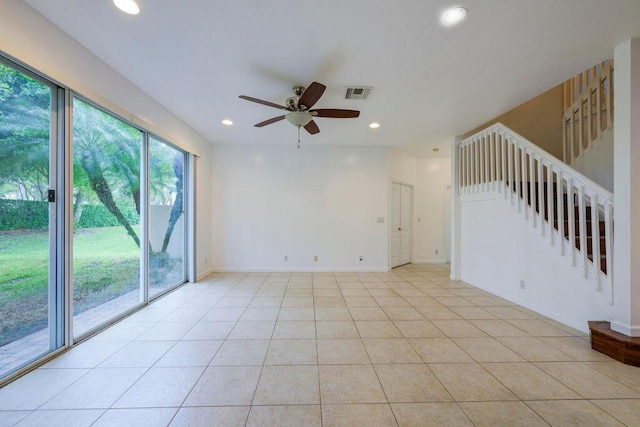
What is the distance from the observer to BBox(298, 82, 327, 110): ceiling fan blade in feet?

·····

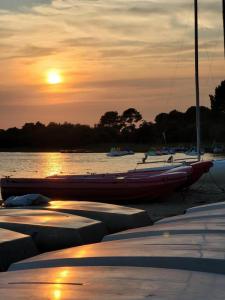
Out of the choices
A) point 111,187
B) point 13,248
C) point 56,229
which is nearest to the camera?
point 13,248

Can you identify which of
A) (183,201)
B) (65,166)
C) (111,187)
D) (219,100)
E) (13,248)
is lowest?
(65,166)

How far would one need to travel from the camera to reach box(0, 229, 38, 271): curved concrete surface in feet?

·····

# Given instruction:
Move the part of the data above that opens with the line containing "Can you identify which of" and closes with the line containing "How far would" into your reply. Keep every line, and add 84 to each number in the answer coordinates.

# The completed task:
Can you identify which of
A) (183,201)
B) (65,166)
C) (111,187)
D) (219,100)
E) (13,248)
is lowest?
(149,250)

How far would one need to travel from the camera to reach box(0, 229, 38, 271): curved concrete surface in feet?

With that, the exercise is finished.